> What needs to be done
Go through the data below. List every line that holds the word "geetest".

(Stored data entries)
┌──
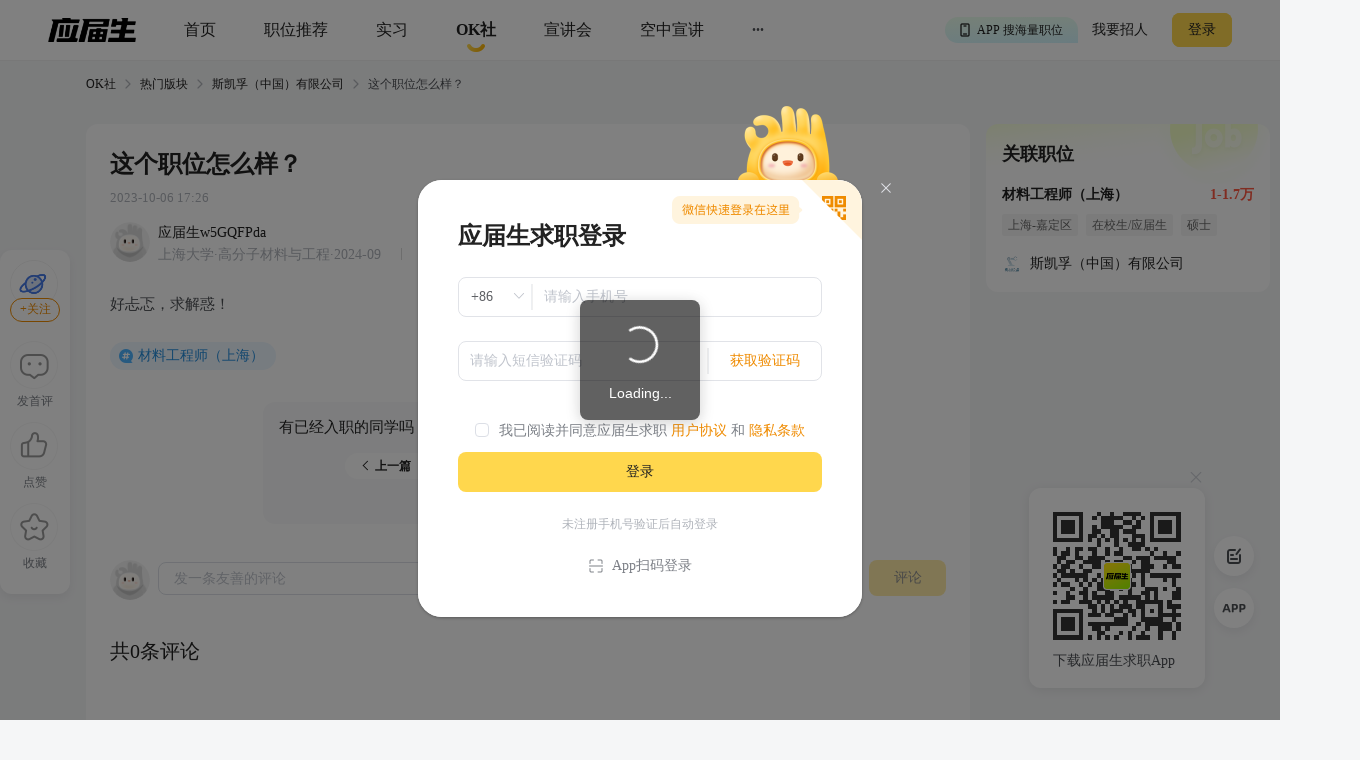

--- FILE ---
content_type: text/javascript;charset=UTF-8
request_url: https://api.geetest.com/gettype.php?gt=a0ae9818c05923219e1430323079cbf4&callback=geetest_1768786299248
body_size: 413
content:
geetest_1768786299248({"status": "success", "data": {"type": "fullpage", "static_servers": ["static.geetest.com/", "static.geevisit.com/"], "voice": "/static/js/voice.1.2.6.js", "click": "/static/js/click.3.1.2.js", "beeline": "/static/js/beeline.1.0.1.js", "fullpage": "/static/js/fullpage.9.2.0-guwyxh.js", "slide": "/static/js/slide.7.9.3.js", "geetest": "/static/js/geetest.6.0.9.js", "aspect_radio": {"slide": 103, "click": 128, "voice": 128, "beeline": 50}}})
└──
┌──
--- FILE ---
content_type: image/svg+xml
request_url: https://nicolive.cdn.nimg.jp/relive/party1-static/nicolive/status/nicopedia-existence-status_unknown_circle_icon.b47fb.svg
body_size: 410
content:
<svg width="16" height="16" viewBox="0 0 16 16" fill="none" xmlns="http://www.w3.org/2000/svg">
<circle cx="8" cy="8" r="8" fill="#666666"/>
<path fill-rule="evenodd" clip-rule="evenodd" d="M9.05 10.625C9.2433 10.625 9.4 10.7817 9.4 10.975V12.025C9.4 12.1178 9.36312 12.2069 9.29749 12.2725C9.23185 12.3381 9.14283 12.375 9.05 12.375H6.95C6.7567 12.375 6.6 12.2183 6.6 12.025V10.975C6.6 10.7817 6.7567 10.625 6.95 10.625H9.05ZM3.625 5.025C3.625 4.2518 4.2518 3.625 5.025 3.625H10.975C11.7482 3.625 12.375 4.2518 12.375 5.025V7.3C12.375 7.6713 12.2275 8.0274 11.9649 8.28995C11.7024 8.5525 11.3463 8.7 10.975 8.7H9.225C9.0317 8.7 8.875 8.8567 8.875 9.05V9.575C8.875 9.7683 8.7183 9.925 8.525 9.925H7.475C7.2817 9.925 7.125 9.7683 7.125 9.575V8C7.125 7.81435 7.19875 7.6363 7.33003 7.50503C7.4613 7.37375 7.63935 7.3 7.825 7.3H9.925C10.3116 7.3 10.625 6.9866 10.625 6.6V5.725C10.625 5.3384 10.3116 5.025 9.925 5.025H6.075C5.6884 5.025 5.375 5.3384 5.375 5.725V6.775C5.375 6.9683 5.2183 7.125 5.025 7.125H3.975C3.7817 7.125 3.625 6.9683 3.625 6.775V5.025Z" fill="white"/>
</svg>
└──
> Expected answer
request_url: https://api.geetest.com/gettype.php?gt=a0ae9818c05923219e1430323079cbf4&callback=geetest_1768786299248
geetest_1768786299248({"status": "success", "data": {"type": "fullpage", "static_servers": ["static.geetest.com/", "static.geevisit.com/"], "voice": "/static/js/voice.1.2.6.js", "click": "/static/js/click.3.1.2.js", "beeline": "/static/js/beeline.1.0.1.js", "fullpage": "/static/js/fullpage.9.2.0-guwyxh.js", "slide": "/static/js/slide.7.9.3.js", "geetest": "/static/js/geetest.6.0.9.js", "aspect_radio": {"slide": 103, "click": 128, "voice": 128, "beeline": 50}}})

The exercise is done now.